Han Lay, the 2020 winner of the Miss Grand Myanmar contest who used her platform to denounce the military junta, has been granted asylum in Canada and flew there yesterday from Thailand, where she had been stuck in legal limbo since last week after she was denied entry into the country.

The 23-year-old model, who was among the finalists in the Miss Grand International competition that took place in Thailand in March 2021, used her time in the pageant’s spotlight to talk about the brutality of the junta that had recently taken over her country and call for international assistance for her people. She praised the bravery of those protesting the regime but spoke of the “indescribable sadness and sorrow” she and everybody in Myanmar felt, breaking down in tears at one point. 

After the competition was over, Han Lay decided to stay in Thailand rather than return to Myanmar and risk retaliation by the junta. She reportedly resided there until last week, when she was denied reentry to the country after a trip to Vietnam.

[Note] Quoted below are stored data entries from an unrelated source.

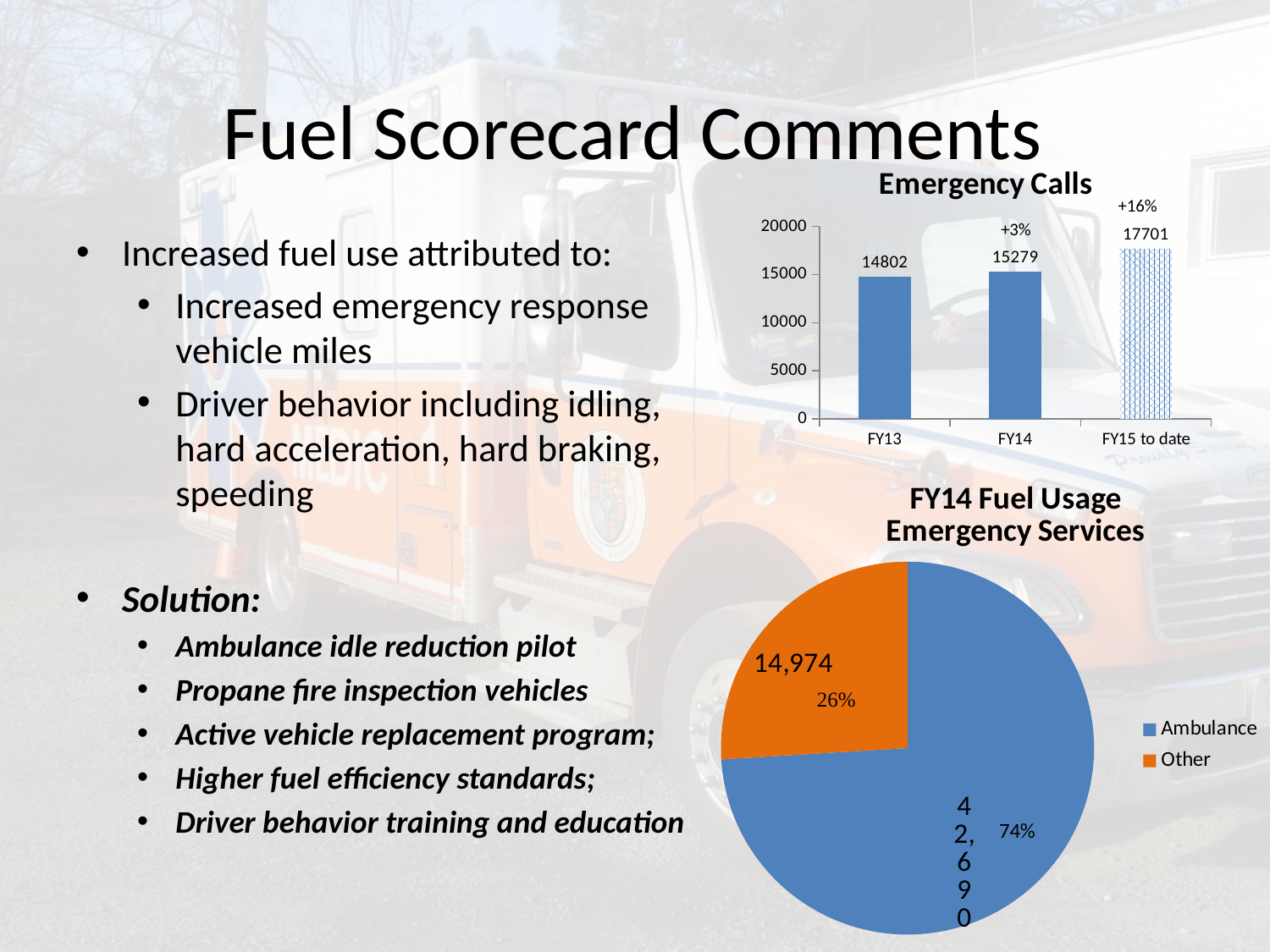
In the Emergency Calls chart, what is the difference between the FY14 and FY13 values? 477 In the Emergency Calls chart, do the values rise or fall from FY13 to FY15 to date? rise In the FY14 Fuel Usage Emergency Services chart, what share of the pie is Other? 26% In the Emergency Calls chart, what is the value for FY15 to date? 17701 What kind of chart is the Emergency Calls chart? bar chart How many series does the legend of the FY14 Fuel Usage Emergency Services chart list? 2 In the Emergency Calls chart, which category has the highest value? FY15 to date In the Emergency Calls chart, what is the value for FY14? 15279 In the Emergency Calls chart, what is the value for FY13? 14802 In the Emergency Calls chart, which category has the lowest value? FY13 In the FY14 Fuel Usage Emergency Services chart, what is the value for Other? 14,974 In the Emergency Calls chart, how many categories are shown on the x axis? 3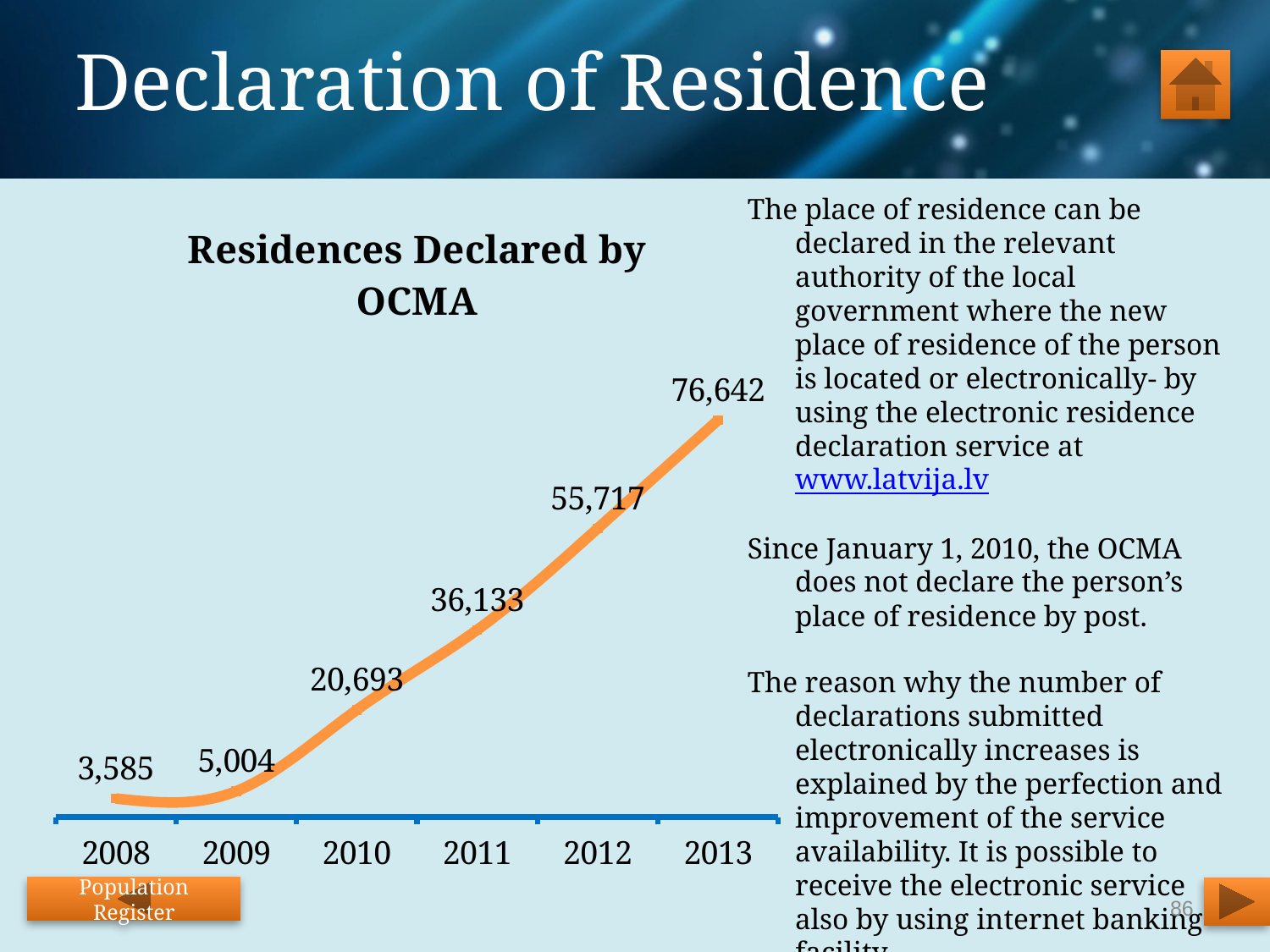
What kind of chart is the Residences Declared by OCMA chart? line chart What is the value for 2008 in the Residences Declared by OCMA chart? 3,585 Do the values in the Residences Declared by OCMA chart rise or fall from 2008 to 2013? rise What is the difference between the values for 2013 and 2012 in the Residences Declared by OCMA chart? 20,925 What is the value for 2011 in the Residences Declared by OCMA chart? 36,133 Which year has the highest value in the Residences Declared by OCMA chart? 2013 What is the value for 2013 in the Residences Declared by OCMA chart? 76,642 How many years are plotted in the Residences Declared by OCMA chart? 6 Which is larger in the Residences Declared by OCMA chart, the value for 2010 or the value for 2011? 2011 What is the title of the chart on the slide? Residences Declared by OCMA What is the difference between the values for 2009 and 2008 in the Residences Declared by OCMA chart? 1,419 Which year has the lowest value in the Residences Declared by OCMA chart? 2008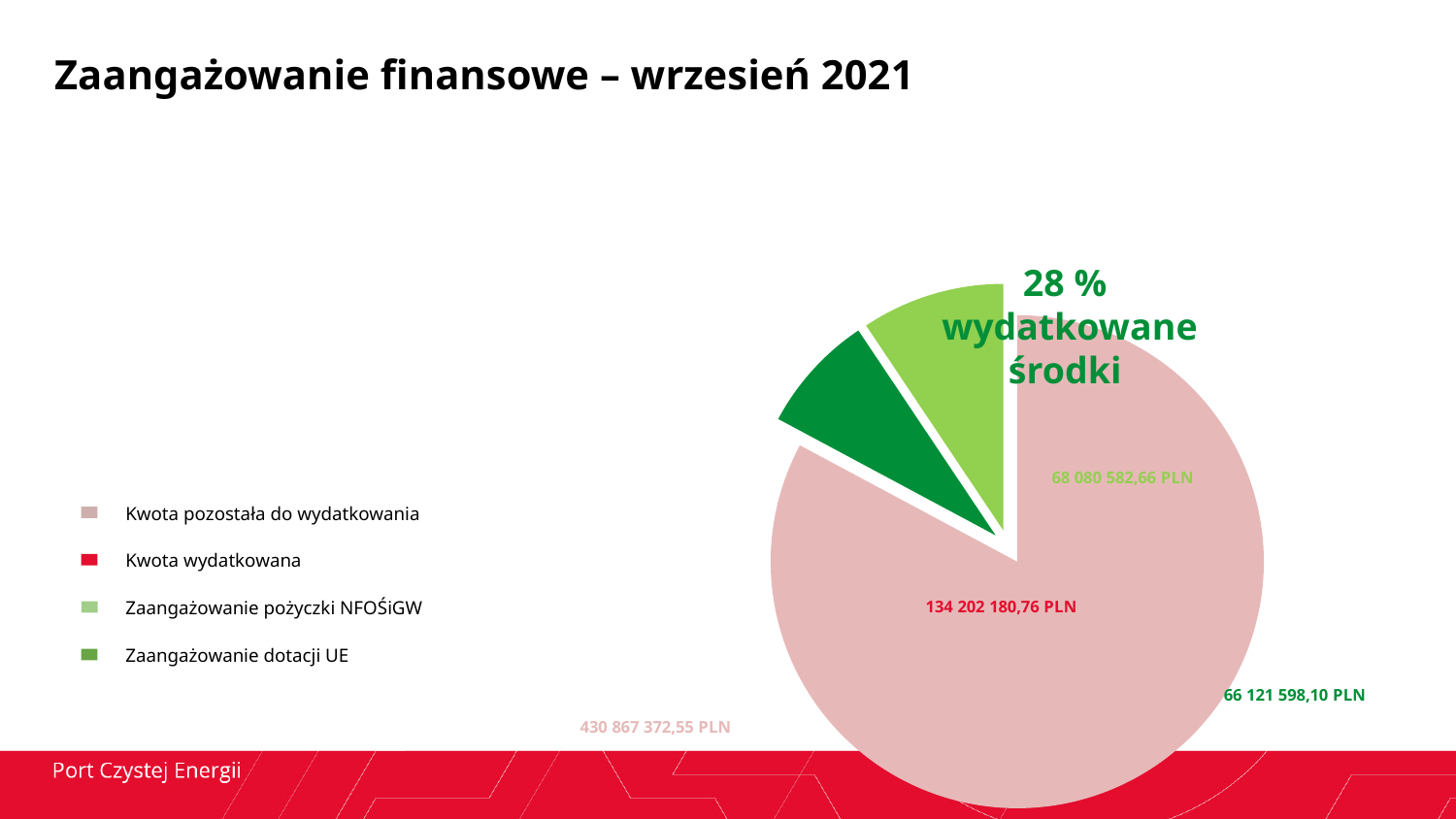
How many categories does the legend of the pie chart list? 4 What is the title of the slide containing the pie chart? Zaangażowanie finansowe – wrzesień 2021 What kind of chart is shown on the slide? pie chart Which is larger: Zaangażowanie pożyczki NFOŚiGW or Zaangażowanie dotacji UE? Zaangażowanie pożyczki NFOŚiGW What is the difference between the values for Zaangażowanie pożyczki NFOŚiGW and Zaangażowanie dotacji UE? 1 958 984,56 PLN What is the value shown for Kwota pozostała do wydatkowania? 430 867 372,55 PLN Which category has the smallest value in the pie chart? Zaangażowanie dotacji UE What is the value shown for Zaangażowanie pożyczki NFOŚiGW? 68 080 582,66 PLN What is the value shown for Kwota wydatkowana? 134 202 180,76 PLN What percentage of funds is stated as spent (wydatkowane środki) in the annotation next to the pie chart? 28 % Which category has the largest value in the pie chart? Kwota pozostała do wydatkowania What is the value shown for Zaangażowanie dotacji UE? 66 121 598,10 PLN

Han Lay told Thai PBS that she was refused entry by immigration officials due to a problem with her passport and because her name was on Interpol’s red list after the junta informed the international law enforcement agency that her passport had gone missing in Vietnam.

Although she reportedly wished to stay in Thailand, Han Lay began seeking asylum status in other countries. Thai authorities told the Bangkok Post that she had been granted asylum in Canada and left the country on a flight to Toronto yesterday.

In a statement, Human Rights Watch’s deputy Asia director Phil Robertson said that Han Lay “… was the victim of a deliberate political act by the junta to make her stateless when she flew back from Vietnam to Thailand last week. All these polite, diplomatic mentions about a so-called “issue” with her passport cannot hide the fact her passport was fine to leave Thailand, and to enter and exit Vietnam, before she encountered a problem seeking to re-enter Thailand at Suvarnabhumi Airport.”

“There is no doubt that what transpired was a trap to try to force Han Lay to return to Myanmar, where she would have faced immediate arrest, likely abuse in detention, and imprisonment.”

“Fortunately, she got good advice to stay put at the airport, and wait for the kind of protection she needed. This was a victory for rights, and refugee protection,” he added.